Escrever é trabalho de muita paciência, um trabalho difícil porque é preciso admitir que a poesia tem seus mistérios, que não obedece a planejamentos, por mais consciencioso que possa ser todo esse processo. Um poema está pronto quando aparece como um corpo de sentido, com ritmo próprio, até com seus erros magníficos, quando o enigmático no texto não se esgota numa única leitura, e, mais do que isso, quando o poema se descola a tal ponto de seu autor que ele mesmo se surpreende de tê-lo escrito.

 

Você publicou crônicas semanais no site Vida Breve, atua como crítica literária e prepara um livro infantil de poesia. Como é sua relação com outros gêneros literários?

A crônica foi uma das experiências mais prazerosas que tive recentemente. Minha relação com o ensaio, a resenha, a crônica, o conto, é sempre uma relação de descoberta. O que me interessa é ser guiada pela intuição, pelo caminho que me aponta o próprio texto. Quando comecei, em 1999, não havia toda essa avalanche de oficinas, eventos, concursos. Foi um começo bastante solitário, e talvez isso tenha fortalecido minha visão de que errar, na dupla acepção do termo, é algo fundamental para um escritor, que é nesse espaço de silêncio, de desabrigo, de caminho lento, que um escritor vai descobrindo sua voz

 

Com sete livros publicados, renovar-se e inovar são preocupações suas? O que é crescer enquanto poeta?

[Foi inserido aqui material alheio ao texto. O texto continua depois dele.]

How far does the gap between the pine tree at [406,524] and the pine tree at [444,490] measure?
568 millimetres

Minha única preocupação é trabalhar, ir seguindo o meu caminho. As exigências me vêm da própria escrita, dos desafios que me impõe o próprio texto. Acho que o crescimento vai se dando ao longo de todo esse processo, a síntese vai aparecendo com o tempo, a depuração, a concisão, o silêncio. Se com isso existe uma renovação ou uma inovação, é consequência do trabalho, não uma premissa. O melhor juízo que um poeta pode fazer em relação ao seu trabalho é cuidar de se manter fiel a si mesmo e não se submeter a demandas externas, sejam elas as da arte do seu tempo ou da crítica.